Diffuse gliomas comprise the second most common primary CNS neoplasms, behind meningiomas, and account for 80% of primary, malignant brain tumors.1 WHO classification of diffuse gliomas is based on a grading scheme from II to IV based on histomorphology, proliferation, and the presence of microvascular proliferation or necrosis. Diffuse gliomas are traditionally separated by histology into 3 categories: astrocytomas, including glioblastoma (GBs), oligodendrogliomas, and a poorly reproducible group termed mixed oligoastrocytomas.2

GBs comprise 53.9% of all gliomas and are the most common primary CNS malignancy in adults.1 GBs are differentiated histologically from other diffuse astrocytomas by the presence of microvascular proliferation or necrosis. GBs can be partitioned into primary GB, which arise de novo, and secondary GB, which arise by progression from grade II or III astrocytomas. Primary GBs typically occur in patients over 50 years of age and are characterized by overexpression or mutation of EGFR, loss of heterozygosity (LOH) of chromosome 10q, and PTEN mutations. Secondary GBs usually occur in younger patients and are characterized by TP53 and isocitrate dehydrogenase 1 (IDH1) mutations, overexpression of platelet-derived growth factor receptor (PDGFR), and abnormalities of the retinoblastoma (Rb) pathway.3

Diffuse WHO grade II (low-grade glioma [LGG]) and WHO grade III (anaplastic glioma [AG]) include low-grade and anaplastic astrocytoma (LGA and AA), low-grade and anaplastic oligodendroglioma (LGO and AO), and low-grade and anaplastic mixed oligoastrocytoma (LGOA and AOA). Diffuse LGGs and AGs in aggregate comprise approximately 15% of gliomas.1 Accumulated evidence strongly suggests that astrocytomas and oligodendrogliomas are separate clinical and molecular entities with different prognoses and treatment responses.47

The WHO criteria for classification and grading of diffuse gliomas have limitations. In preceding decades, the principal determinants of prognosis were clinical, pathologic, and pretreatment factors. Using recursive partitioning analysis (RPA), tumor grade combined with age, performance score, and extent of surgical resection assigns diffuse glioma patients into RPA classes associated with survival.8,9 Although negative correlation exists between increasing WHO grade, RPA class, and survival, significant heterogeneity in clinical behavior among tumors with the same grade and clinical features is observed.
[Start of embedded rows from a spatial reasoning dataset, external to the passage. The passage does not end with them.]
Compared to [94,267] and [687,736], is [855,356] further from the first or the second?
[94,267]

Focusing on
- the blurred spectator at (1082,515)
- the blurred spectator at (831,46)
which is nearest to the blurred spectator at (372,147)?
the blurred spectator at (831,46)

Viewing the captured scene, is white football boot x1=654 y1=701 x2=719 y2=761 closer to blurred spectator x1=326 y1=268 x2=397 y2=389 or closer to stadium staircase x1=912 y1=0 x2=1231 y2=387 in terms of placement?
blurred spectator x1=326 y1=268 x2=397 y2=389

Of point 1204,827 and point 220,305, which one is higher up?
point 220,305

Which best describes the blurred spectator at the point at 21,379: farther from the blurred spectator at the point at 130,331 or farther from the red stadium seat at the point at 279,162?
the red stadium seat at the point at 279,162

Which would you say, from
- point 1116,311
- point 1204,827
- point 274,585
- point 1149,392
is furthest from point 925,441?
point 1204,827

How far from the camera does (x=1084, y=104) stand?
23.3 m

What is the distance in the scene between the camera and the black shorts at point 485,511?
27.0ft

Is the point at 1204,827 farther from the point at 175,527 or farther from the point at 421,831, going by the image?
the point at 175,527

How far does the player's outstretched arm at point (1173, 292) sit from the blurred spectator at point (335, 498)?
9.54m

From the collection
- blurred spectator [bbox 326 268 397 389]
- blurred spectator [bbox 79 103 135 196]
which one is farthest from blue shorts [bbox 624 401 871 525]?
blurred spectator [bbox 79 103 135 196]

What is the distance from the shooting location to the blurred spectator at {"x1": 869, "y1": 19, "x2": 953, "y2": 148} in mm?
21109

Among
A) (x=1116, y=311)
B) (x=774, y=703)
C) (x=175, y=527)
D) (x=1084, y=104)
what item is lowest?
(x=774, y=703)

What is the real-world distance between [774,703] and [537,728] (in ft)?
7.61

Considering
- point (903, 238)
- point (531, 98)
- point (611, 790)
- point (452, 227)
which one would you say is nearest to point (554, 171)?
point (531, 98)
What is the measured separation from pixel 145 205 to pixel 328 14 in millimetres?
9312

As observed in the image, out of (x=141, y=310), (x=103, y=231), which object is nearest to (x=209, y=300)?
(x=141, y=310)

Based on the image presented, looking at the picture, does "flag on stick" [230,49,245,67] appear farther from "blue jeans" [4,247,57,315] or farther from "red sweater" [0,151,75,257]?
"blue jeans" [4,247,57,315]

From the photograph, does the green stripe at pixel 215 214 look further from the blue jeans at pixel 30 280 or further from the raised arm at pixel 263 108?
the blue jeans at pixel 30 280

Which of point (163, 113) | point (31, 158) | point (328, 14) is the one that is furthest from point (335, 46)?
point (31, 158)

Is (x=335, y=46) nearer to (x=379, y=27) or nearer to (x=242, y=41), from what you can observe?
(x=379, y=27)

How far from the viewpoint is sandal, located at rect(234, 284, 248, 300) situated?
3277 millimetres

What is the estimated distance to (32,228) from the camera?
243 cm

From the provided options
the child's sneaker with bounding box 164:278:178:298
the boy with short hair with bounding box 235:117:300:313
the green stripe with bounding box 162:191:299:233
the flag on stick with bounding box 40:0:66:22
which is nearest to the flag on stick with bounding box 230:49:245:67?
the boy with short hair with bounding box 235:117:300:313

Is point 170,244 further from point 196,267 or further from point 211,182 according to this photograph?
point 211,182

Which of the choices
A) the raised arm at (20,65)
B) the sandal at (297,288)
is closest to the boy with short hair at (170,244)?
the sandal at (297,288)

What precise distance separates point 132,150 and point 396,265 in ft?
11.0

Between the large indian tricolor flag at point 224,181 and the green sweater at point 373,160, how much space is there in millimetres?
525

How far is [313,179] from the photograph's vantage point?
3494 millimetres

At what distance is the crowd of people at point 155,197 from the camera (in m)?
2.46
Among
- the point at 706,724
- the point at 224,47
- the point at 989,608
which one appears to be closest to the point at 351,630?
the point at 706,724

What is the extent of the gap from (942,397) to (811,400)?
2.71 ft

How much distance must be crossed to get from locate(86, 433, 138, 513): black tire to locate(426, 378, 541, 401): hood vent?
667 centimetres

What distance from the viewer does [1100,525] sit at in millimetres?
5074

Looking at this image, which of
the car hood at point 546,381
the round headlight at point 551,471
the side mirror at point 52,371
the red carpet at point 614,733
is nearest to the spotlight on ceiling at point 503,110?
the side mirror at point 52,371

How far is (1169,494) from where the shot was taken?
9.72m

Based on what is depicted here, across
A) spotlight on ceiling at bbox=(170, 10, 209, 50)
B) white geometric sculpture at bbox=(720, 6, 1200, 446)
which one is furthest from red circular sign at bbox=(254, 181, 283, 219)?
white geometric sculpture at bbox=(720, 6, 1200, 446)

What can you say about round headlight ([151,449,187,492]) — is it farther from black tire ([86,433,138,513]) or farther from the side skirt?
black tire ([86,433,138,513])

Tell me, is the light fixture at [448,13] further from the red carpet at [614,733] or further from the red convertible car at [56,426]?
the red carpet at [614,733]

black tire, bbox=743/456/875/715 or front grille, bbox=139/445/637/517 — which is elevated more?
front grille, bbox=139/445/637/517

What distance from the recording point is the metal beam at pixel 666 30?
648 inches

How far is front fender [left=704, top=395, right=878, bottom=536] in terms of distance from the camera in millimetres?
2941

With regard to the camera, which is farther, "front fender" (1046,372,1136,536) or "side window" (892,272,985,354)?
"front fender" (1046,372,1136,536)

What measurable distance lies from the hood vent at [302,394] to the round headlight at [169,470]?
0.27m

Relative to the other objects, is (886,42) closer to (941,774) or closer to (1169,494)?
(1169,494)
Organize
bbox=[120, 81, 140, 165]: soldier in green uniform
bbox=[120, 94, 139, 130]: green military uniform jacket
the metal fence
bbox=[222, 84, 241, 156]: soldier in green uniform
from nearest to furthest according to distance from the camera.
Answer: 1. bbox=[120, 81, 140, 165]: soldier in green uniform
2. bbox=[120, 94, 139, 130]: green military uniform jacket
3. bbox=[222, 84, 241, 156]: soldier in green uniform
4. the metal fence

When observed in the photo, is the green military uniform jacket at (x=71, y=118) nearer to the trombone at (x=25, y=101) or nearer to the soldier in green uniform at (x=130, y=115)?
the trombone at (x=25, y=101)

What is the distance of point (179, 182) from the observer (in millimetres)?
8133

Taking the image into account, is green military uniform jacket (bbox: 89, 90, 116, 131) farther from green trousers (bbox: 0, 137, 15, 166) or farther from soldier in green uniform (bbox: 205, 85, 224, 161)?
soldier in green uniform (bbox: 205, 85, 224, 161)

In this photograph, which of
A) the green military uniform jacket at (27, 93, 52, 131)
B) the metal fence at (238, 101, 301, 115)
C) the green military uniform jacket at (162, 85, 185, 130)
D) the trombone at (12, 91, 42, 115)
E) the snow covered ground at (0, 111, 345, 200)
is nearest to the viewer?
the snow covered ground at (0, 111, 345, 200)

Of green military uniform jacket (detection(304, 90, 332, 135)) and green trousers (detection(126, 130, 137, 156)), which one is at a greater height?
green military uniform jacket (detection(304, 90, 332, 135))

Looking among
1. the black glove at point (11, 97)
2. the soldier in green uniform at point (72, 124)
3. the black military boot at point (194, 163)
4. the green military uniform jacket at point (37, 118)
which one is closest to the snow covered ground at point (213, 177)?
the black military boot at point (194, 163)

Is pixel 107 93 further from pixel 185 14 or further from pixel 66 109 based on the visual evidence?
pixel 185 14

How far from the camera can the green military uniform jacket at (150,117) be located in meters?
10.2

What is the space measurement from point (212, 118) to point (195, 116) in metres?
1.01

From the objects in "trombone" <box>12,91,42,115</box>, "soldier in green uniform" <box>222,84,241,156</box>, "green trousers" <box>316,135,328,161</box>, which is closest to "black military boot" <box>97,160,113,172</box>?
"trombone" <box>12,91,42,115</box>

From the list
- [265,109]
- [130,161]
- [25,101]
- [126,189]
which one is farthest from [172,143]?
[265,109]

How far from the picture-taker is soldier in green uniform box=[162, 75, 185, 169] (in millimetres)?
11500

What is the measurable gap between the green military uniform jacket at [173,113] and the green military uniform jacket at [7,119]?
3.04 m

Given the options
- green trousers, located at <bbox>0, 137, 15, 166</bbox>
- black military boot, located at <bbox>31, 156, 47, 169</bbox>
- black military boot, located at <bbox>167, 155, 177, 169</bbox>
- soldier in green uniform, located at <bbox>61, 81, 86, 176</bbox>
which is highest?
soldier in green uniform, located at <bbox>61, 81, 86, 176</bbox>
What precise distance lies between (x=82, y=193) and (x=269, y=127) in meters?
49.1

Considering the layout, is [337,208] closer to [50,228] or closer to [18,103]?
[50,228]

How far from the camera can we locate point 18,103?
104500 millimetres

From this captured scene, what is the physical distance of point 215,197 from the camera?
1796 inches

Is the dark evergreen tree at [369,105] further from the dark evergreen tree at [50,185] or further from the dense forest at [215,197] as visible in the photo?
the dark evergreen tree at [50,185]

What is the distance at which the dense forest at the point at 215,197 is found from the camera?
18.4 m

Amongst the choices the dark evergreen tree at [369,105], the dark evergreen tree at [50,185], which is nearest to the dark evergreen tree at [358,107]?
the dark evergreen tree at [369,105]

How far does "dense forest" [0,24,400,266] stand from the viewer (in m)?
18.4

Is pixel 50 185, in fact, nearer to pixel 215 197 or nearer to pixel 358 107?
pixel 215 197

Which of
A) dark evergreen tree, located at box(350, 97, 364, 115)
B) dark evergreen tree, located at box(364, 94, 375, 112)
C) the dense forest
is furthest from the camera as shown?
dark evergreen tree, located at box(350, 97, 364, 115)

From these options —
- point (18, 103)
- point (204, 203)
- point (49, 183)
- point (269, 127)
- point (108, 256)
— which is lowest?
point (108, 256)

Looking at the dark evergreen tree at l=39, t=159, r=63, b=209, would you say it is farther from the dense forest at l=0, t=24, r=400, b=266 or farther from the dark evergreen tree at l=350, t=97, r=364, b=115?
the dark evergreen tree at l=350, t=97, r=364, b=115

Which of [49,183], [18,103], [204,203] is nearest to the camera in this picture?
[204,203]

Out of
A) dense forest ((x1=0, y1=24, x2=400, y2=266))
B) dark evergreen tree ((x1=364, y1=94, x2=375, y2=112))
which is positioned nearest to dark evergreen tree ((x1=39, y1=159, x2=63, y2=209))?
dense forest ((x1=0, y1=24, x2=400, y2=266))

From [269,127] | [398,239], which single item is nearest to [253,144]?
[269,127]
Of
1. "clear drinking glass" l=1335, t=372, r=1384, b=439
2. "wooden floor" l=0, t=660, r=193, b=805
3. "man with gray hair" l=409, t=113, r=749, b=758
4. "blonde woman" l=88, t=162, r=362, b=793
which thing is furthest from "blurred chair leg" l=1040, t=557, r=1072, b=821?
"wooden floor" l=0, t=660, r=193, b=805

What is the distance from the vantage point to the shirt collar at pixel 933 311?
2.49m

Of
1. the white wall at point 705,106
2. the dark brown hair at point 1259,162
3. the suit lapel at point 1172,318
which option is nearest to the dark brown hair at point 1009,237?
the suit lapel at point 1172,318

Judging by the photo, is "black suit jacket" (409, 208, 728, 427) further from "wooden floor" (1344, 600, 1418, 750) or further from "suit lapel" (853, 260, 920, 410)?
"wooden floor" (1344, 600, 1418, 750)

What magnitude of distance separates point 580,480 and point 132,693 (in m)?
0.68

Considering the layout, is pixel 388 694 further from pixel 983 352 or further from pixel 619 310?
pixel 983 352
Accumulating evidence suggests that IDH mutation status and gene expression profiling provide prognostic information that extends beyond that provided by WHO classification and other prognostic biomarkers such as 1p/19q chromosomal codeletion and methylation of the promoter region of the methylguanine methyltransferase (MGMT) gene. It is becoming increasingly evident that diffuse gliomas can be meaningfully separated into prognostic groups based on molecular profiling. In this review, the clinical, diagnostic, and therapeutic implications of an emerging molecular classification of diffuse gliomas are provided.

1p/19q CODELETION

The pathologic criteria for classifying diffuse gliomas as “pure” astrocytoma oligodendroglioma or mixed oligoastrocytoma are not universally agreed upon, and are prone to significant subjectivity and interobserver variability.10 This can lead to poor reproducibility, diagnostic uncertainty, and perhaps explain the variability of treatment patterns observed in day-to-day clinical practice.11 Thus, there is an opportunity to integrate molecular classifiers to better delineate tumor subtypes with more uniform outcomes.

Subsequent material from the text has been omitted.